> [WHAT TO WORK ON]: Repeat word for word everything from the line containing "At what distance" down to the last line of the material below.
** START **
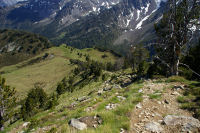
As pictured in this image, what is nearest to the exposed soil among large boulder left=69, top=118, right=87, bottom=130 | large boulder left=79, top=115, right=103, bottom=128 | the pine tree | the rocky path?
the rocky path

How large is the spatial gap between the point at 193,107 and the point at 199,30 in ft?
36.5

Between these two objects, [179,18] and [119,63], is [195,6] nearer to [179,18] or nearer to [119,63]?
[179,18]

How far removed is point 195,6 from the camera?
45.8 ft

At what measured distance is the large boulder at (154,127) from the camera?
5.05m

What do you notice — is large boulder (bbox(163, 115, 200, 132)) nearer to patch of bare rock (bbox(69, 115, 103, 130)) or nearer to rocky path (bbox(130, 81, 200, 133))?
rocky path (bbox(130, 81, 200, 133))

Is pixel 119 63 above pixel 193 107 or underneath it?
underneath

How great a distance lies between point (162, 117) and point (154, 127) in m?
1.14

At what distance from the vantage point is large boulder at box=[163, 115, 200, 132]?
4813 mm

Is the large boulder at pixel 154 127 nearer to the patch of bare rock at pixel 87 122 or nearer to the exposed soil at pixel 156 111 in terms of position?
the exposed soil at pixel 156 111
** END **
> [SOLUTION FOR THIS TASK]:
At what distance from the vantage point is large boulder at box=[163, 115, 200, 132]?
4813 mm

Is the large boulder at pixel 154 127 nearer to the patch of bare rock at pixel 87 122 or nearer to the exposed soil at pixel 156 111 in terms of position?
the exposed soil at pixel 156 111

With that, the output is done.